As soon as President Obama finished the State of the Union speech, the punditry began. Dr. Bill Rosenberg, professor of Political Science at Drexel University joined The Morning Answer to evaluate this year’s annual speech and provide perspective.
Brian Whitman started asking Rosenberg if this State of the Union address that departed from the traditional addresses in that it’s an election year and the President is trying to rally the Democratic troops for the mid-terms?
“No, the fact of the matter is every two years is an election year and we are actually are in a constant election year the way politics works today,” responded Dr. Rosenberg. “As soon as somebody gets elected, they already start running for the next office.”
Brian then asked about the body language and whether or not we saw a more divided country, based on the reactions of the Republicans and Democrats.

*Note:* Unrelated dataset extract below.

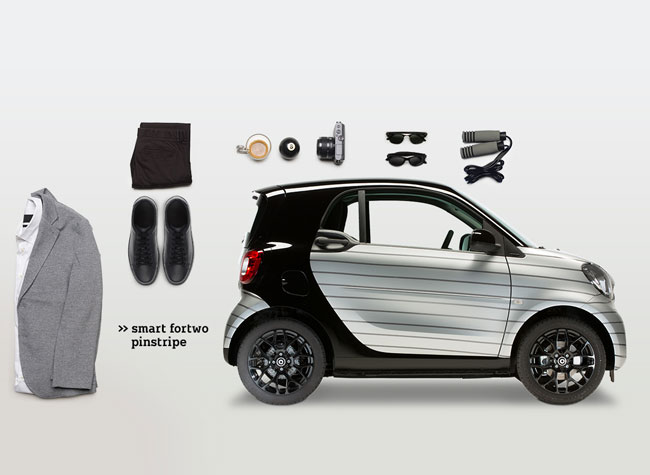 , Relooking Glam Chic pour la Nouvelle Smart for Two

Dr. Rosenberg replied by saying that traditionally they have the concept of the “aisle” that divides the two parties when congress is in session. “After the [Gabby] Giffords situation… it was a move to say let’s be more collegial and at that point we had really the first time Democrats and Republicans sitting together. Some of that continued unofficially last night, but there were areas where it was predominantly Republican and primarily Democratic,” he pointed out.

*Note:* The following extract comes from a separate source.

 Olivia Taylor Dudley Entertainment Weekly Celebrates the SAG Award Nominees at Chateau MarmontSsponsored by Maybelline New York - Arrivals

Rosenberg went on to say that normally the “out” party doesn’t stand or applaud for the President’s partisan rhetoric and the “in” party does. “Last night the one key point in which everyone stood up was whenever we talked about the military and whenever we spoke about the particular soldier who had gone through a devastating injury… The whole country was behind the theme that the President was bringing forward at that moment.”